Saint Josémaria avait demandé au dicastère compétent de la curie romaine l’autorisation d’avoir à ses côtés deux personnes pour l’aider, l’une dans sa vie spirituelle, l’autre dans les questions matérielles. Celui qu’on appelait alors président général devait les choisir parmi neuf candidats proposés par le conseil général de l’Œuvre. Cette aide impliquait aussi que ces deux prêtres pouvaient corriger le président général. À l’époque, la curie romaine ne voyait pas d’un bon œil que le supérieur — et qui plus est le fondateur d’une institution de l’Église —, puisse être corrigé par ses subordonnés. Notre Père a dû insister. Il a fini par obtenir gain de cause et a pu avoir à ses côtés don Alvaro del Portillo et don Javier Echevarría.
Un jour, au secrétariat général, don Javier rappela à notre Père l’agenda de travail, de réunions et de visites du lendemain. Saint Josémaria l’écoutait d’un air amusé et finit par dire : « Cinquante ans de sacerdoce et voilà que ce gamin vient me dire ce que je dois faire ! ». Il resta silencieux un instant, puis ajouta d’un air plus sérieux : « Et il commande ! Et j’ai parfois du mal à voir Dieu Notre Seigneur derrière lui ».
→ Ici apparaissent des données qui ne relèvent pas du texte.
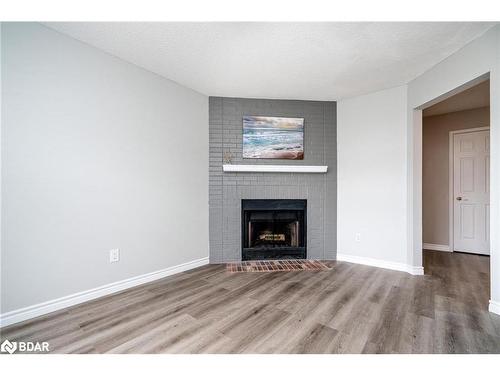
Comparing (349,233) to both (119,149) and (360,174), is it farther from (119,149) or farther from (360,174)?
(119,149)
Avec don Alvaro, j’ai été témoin d’une scène qui m’a d’abord déconcerté, mais qui reflétait la grande connivence entre le Père et celui qui allait être son successeur. Un jour, nous étions un petit groupe de personnes se disposant à regarder un film. Saint Josémaria parlait avec quelqu’un. Don Alvaro, voyant que la conversation se prolongeait, a élevé un peu la voix en disant, plus ou moins : « Père, si vous ne vous taisez pas, nous ne comprendrons rien du film ». Saint Josémaria s’est tu immédiatement.
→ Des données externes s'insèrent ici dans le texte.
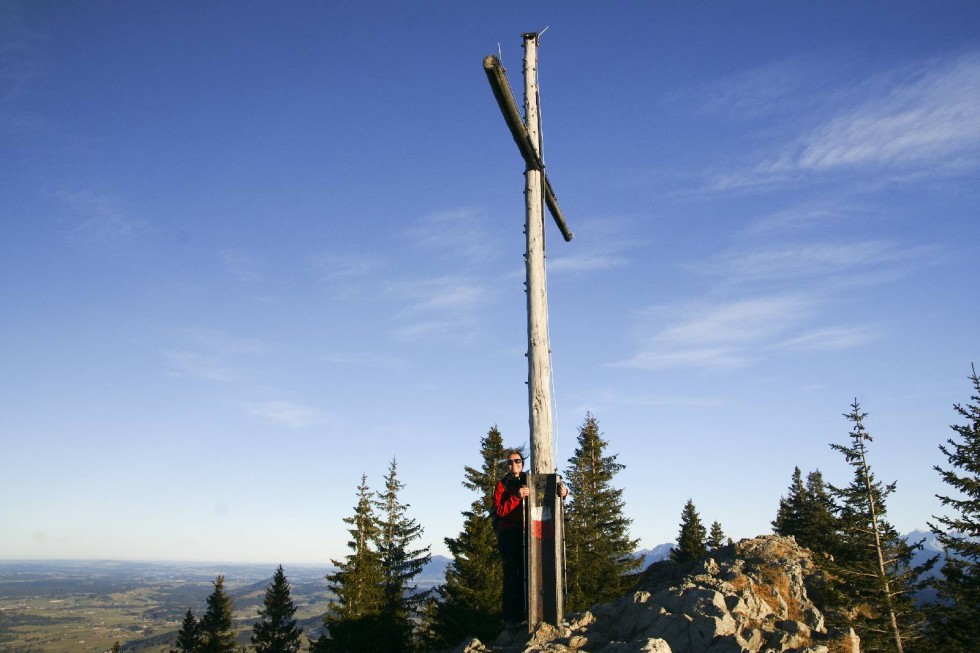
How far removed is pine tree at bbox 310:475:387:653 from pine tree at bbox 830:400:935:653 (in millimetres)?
21078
De fait, don Alvaro et don Javier avaient tous deux une affection et un respect exemplaires pour le fondateur ; c’est pourquoi les détails que je viens de rappeler sont restés gravés dans ma mémoire.
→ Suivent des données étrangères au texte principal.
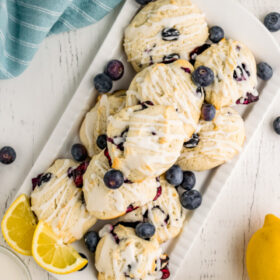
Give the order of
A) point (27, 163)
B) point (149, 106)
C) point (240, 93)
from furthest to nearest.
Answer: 1. point (27, 163)
2. point (240, 93)
3. point (149, 106)

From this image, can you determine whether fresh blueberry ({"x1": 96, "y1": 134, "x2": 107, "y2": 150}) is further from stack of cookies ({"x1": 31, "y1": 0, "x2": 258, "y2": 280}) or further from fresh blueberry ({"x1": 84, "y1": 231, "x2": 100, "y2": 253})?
fresh blueberry ({"x1": 84, "y1": 231, "x2": 100, "y2": 253})

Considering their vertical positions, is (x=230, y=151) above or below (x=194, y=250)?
above

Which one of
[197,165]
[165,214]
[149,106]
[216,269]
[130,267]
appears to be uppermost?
[149,106]

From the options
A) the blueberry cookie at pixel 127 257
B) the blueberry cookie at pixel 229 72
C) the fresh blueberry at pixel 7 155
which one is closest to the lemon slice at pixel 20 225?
the fresh blueberry at pixel 7 155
Un autre jour, dans le même contexte des séances de cinéma, alors que nous étions en petit comité pour voir un film, est apparue à l’écran une scène dans laquelle un enfant se sentait menacé par un tigre et criait : « Papa ! ». Saint Josémaria, qui avait commencé à somnoler, s’est réveillé, m’a pris par le bras et m’a dit à mi-voix : « Quelle belle prière ! C’est ma prière ! Avec toute ma foi, avec tout mon amour : papa ! »
— Pourriez-vous nous parler un peu de la pratique de la pénitence de notre Père dans sa vie quotidienne ?
Il vivait de petites mortifications volontaires, en plus d’accepter le poids de ses problèmes de santé (aggravés par son premier voyage en Amérique du Sud, en 1970), et des contrariétés déjà évoquées. Tout ce qui concernait sa santé et les contradictions dont il souffrait était traité avec une certaine discrétion, et personnellement, je ne savais pas grand-chose. Cependant, pendant les années où j’ai fréquenté notre Père, je le voyais poser — et exiger que nous posions —, les dernières pierres dans le travail quotidien ; lutter pour ne pas croiser les jambes lorsqu’il s’asseyait ; faire le petit effort de coudre lui-même un bouton de sa soutane ; s’asseoir habituellement lors des réunions sur un siège inconfortable et sans dossier ; se soumettre à un régime diététique strict et sans sel ; et aussi se distraire un jour pendant la prière de l’Angélus et s’adresser à la Vierge à haute voix pour lui demander pardon, en ajoutant un baiser à la représentation de notre Mère devant laquelle nous avions prié. Bref, si saint Josémaria était très saint, il était aussi très humain.